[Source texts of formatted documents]
☆ ☆ ☆ ☆ ☆

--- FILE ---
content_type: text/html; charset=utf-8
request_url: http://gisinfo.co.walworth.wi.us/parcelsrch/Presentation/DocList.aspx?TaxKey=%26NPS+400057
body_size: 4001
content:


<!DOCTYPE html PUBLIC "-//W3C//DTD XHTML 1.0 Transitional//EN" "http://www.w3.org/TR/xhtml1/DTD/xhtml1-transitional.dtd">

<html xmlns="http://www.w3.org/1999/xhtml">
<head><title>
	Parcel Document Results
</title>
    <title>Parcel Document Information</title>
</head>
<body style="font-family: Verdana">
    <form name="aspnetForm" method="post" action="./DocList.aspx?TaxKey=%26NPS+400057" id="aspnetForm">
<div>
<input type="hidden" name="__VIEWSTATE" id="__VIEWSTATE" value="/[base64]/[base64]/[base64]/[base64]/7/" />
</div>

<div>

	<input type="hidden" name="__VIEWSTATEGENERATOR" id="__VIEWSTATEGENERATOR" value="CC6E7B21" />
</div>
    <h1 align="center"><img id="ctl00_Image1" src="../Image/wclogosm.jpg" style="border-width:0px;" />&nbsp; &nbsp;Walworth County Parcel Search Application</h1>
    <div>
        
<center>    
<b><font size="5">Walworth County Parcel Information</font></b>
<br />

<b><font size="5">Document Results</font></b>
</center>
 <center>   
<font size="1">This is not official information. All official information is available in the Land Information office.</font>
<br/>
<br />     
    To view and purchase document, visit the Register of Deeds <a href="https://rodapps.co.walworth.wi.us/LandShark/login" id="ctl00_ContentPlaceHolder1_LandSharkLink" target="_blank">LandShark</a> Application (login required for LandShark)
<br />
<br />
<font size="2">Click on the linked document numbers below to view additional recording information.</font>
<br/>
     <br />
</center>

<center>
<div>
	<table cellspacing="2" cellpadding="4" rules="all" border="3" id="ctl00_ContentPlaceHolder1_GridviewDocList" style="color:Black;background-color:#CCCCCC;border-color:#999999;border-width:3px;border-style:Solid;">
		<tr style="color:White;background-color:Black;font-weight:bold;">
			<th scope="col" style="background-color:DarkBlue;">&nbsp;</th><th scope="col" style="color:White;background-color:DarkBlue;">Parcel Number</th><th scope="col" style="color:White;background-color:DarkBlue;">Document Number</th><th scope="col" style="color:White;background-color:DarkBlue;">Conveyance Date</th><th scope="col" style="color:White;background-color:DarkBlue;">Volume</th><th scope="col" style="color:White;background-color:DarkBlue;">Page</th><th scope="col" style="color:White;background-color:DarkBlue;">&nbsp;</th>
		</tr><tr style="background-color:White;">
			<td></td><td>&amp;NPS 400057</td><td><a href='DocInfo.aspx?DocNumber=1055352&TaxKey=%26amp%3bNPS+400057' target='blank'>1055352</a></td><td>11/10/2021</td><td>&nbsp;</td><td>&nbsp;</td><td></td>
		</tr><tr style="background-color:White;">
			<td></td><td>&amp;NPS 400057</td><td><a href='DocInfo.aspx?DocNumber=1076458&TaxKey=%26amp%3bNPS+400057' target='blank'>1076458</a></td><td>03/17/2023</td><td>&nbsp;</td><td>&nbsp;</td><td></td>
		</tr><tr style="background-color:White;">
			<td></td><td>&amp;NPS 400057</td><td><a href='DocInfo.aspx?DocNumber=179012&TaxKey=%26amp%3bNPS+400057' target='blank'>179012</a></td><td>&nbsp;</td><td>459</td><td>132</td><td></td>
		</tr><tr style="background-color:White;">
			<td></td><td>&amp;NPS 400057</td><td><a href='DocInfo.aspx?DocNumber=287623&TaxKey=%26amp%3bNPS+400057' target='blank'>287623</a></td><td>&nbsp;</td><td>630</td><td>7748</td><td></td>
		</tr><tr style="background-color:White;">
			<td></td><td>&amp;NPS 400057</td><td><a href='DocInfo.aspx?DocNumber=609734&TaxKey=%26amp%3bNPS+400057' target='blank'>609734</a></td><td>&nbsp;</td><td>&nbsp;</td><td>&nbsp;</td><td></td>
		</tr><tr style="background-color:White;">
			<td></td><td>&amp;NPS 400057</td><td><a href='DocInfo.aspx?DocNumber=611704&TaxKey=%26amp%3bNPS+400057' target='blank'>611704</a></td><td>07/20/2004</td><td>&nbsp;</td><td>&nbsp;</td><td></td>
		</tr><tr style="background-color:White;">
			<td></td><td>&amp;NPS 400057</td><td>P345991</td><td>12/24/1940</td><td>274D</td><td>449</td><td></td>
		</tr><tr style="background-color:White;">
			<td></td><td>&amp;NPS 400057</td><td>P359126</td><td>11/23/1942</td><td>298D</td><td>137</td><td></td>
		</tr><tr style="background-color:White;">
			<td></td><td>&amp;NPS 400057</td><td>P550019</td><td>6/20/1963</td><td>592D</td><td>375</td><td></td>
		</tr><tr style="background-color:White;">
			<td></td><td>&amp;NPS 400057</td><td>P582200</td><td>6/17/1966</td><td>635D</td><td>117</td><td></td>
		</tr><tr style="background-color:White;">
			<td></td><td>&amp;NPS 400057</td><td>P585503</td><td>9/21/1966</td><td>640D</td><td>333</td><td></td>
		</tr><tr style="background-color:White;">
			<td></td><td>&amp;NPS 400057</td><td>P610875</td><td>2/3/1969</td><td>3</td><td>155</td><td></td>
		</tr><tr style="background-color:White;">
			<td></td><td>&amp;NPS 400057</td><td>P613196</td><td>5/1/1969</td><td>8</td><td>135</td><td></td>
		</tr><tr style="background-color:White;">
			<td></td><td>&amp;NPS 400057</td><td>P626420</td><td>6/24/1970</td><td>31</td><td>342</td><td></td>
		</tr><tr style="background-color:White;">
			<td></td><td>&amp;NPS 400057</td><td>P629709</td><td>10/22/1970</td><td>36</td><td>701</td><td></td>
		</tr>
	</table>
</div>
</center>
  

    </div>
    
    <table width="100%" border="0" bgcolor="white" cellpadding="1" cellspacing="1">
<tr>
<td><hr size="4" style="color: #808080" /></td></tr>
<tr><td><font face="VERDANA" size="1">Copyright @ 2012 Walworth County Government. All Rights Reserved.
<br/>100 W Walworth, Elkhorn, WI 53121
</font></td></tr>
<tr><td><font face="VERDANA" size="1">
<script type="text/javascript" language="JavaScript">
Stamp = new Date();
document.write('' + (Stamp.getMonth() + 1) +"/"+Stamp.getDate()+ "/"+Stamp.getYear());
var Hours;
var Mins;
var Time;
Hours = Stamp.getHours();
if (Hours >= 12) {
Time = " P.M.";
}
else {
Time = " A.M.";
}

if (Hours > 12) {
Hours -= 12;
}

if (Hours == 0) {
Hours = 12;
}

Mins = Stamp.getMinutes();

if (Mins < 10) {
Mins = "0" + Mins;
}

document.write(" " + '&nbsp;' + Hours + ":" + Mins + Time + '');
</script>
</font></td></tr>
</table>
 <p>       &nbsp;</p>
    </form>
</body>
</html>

☆ ☆ ☆ ☆ ☆

Could every entry be given again exactly, with no line skipped?

--- FILE ---
content_type: text/html; charset=utf-8
request_url: http://gisinfo.co.walworth.wi.us/parcelsrch/Presentation/DocList.aspx?TaxKey=%26NPS+400057
body_size: 4001
content:


<!DOCTYPE html PUBLIC "-//W3C//DTD XHTML 1.0 Transitional//EN" "http://www.w3.org/TR/xhtml1/DTD/xhtml1-transitional.dtd">

<html xmlns="http://www.w3.org/1999/xhtml">
<head><title>
	Parcel Document Results
</title>
    <title>Parcel Document Information</title>
</head>
<body style="font-family: Verdana">
    <form name="aspnetForm" method="post" action="./DocList.aspx?TaxKey=%26NPS+400057" id="aspnetForm">
<div>
<input type="hidden" name="__VIEWSTATE" id="__VIEWSTATE" value="/[base64]/[base64]/[base64]/[base64]/7/" />
</div>

<div>

	<input type="hidden" name="__VIEWSTATEGENERATOR" id="__VIEWSTATEGENERATOR" value="CC6E7B21" />
</div>
    <h1 align="center"><img id="ctl00_Image1" src="../Image/wclogosm.jpg" style="border-width:0px;" />&nbsp; &nbsp;Walworth County Parcel Search Application</h1>
    <div>
        
<center>    
<b><font size="5">Walworth County Parcel Information</font></b>
<br />

<b><font size="5">Document Results</font></b>
</center>
 <center>   
<font size="1">This is not official information. All official information is available in the Land Information office.</font>
<br/>
<br />     
    To view and purchase document, visit the Register of Deeds <a href="https://rodapps.co.walworth.wi.us/LandShark/login" id="ctl00_ContentPlaceHolder1_LandSharkLink" target="_blank">LandShark</a> Application (login required for LandShark)
<br />
<br />
<font size="2">Click on the linked document numbers below to view additional recording information.</font>
<br/>
     <br />
</center>

<center>
<div>
	<table cellspacing="2" cellpadding="4" rules="all" border="3" id="ctl00_ContentPlaceHolder1_GridviewDocList" style="color:Black;background-color:#CCCCCC;border-color:#999999;border-width:3px;border-style:Solid;">
		<tr style="color:White;background-color:Black;font-weight:bold;">
			<th scope="col" style="background-color:DarkBlue;">&nbsp;</th><th scope="col" style="color:White;background-color:DarkBlue;">Parcel Number</th><th scope="col" style="color:White;background-color:DarkBlue;">Document Number</th><th scope="col" style="color:White;background-color:DarkBlue;">Conveyance Date</th><th scope="col" style="color:White;background-color:DarkBlue;">Volume</th><th scope="col" style="color:White;background-color:DarkBlue;">Page</th><th scope="col" style="color:White;background-color:DarkBlue;">&nbsp;</th>
		</tr><tr style="background-color:White;">
			<td></td><td>&amp;NPS 400057</td><td><a href='DocInfo.aspx?DocNumber=1055352&TaxKey=%26amp%3bNPS+400057' target='blank'>1055352</a></td><td>11/10/2021</td><td>&nbsp;</td><td>&nbsp;</td><td></td>
		</tr><tr style="background-color:White;">
			<td></td><td>&amp;NPS 400057</td><td><a href='DocInfo.aspx?DocNumber=1076458&TaxKey=%26amp%3bNPS+400057' target='blank'>1076458</a></td><td>03/17/2023</td><td>&nbsp;</td><td>&nbsp;</td><td></td>
		</tr><tr style="background-color:White;">
			<td></td><td>&amp;NPS 400057</td><td><a href='DocInfo.aspx?DocNumber=179012&TaxKey=%26amp%3bNPS+400057' target='blank'>179012</a></td><td>&nbsp;</td><td>459</td><td>132</td><td></td>
		</tr><tr style="background-color:White;">
			<td></td><td>&amp;NPS 400057</td><td><a href='DocInfo.aspx?DocNumber=287623&TaxKey=%26amp%3bNPS+400057' target='blank'>287623</a></td><td>&nbsp;</td><td>630</td><td>7748</td><td></td>
		</tr><tr style="background-color:White;">
			<td></td><td>&amp;NPS 400057</td><td><a href='DocInfo.aspx?DocNumber=609734&TaxKey=%26amp%3bNPS+400057' target='blank'>609734</a></td><td>&nbsp;</td><td>&nbsp;</td><td>&nbsp;</td><td></td>
		</tr><tr style="background-color:White;">
			<td></td><td>&amp;NPS 400057</td><td><a href='DocInfo.aspx?DocNumber=611704&TaxKey=%26amp%3bNPS+400057' target='blank'>611704</a></td><td>07/20/2004</td><td>&nbsp;</td><td>&nbsp;</td><td></td>
		</tr><tr style="background-color:White;">
			<td></td><td>&amp;NPS 400057</td><td>P345991</td><td>12/24/1940</td><td>274D</td><td>449</td><td></td>
		</tr><tr style="background-color:White;">
			<td></td><td>&amp;NPS 400057</td><td>P359126</td><td>11/23/1942</td><td>298D</td><td>137</td><td></td>
		</tr><tr style="background-color:White;">
			<td></td><td>&amp;NPS 400057</td><td>P550019</td><td>6/20/1963</td><td>592D</td><td>375</td><td></td>
		</tr><tr style="background-color:White;">
			<td></td><td>&amp;NPS 400057</td><td>P582200</td><td>6/17/1966</td><td>635D</td><td>117</td><td></td>
		</tr><tr style="background-color:White;">
			<td></td><td>&amp;NPS 400057</td><td>P585503</td><td>9/21/1966</td><td>640D</td><td>333</td><td></td>
		</tr><tr style="background-color:White;">
			<td></td><td>&amp;NPS 400057</td><td>P610875</td><td>2/3/1969</td><td>3</td><td>155</td><td></td>
		</tr><tr style="background-color:White;">
			<td></td><td>&amp;NPS 400057</td><td>P613196</td><td>5/1/1969</td><td>8</td><td>135</td><td></td>
		</tr><tr style="background-color:White;">
			<td></td><td>&amp;NPS 400057</td><td>P626420</td><td>6/24/1970</td><td>31</td><td>342</td><td></td>
		</tr><tr style="background-color:White;">
			<td></td><td>&amp;NPS 400057</td><td>P629709</td><td>10/22/1970</td><td>36</td><td>701</td><td></td>
		</tr>
	</table>
</div>
</center>
  

    </div>
    
    <table width="100%" border="0" bgcolor="white" cellpadding="1" cellspacing="1">
<tr>
<td><hr size="4" style="color: #808080" /></td></tr>
<tr><td><font face="VERDANA" size="1">Copyright @ 2012 Walworth County Government. All Rights Reserved.
<br/>100 W Walworth, Elkhorn, WI 53121
</font></td></tr>
<tr><td><font face="VERDANA" size="1">
<script type="text/javascript" language="JavaScript">
Stamp = new Date();
document.write('' + (Stamp.getMonth() + 1) +"/"+Stamp.getDate()+ "/"+Stamp.getYear());
var Hours;
var Mins;
var Time;
Hours = Stamp.getHours();
if (Hours >= 12) {
Time = " P.M.";
}
else {
Time = " A.M.";
}

if (Hours > 12) {
Hours -= 12;
}

if (Hours == 0) {
Hours = 12;
}

Mins = Stamp.getMinutes();

if (Mins < 10) {
Mins = "0" + Mins;
}

document.write(" " + '&nbsp;' + Hours + ":" + Mins + Time + '');
</script>
</font></td></tr>
</table>
 <p>       &nbsp;</p>
    </form>
</body>
</html>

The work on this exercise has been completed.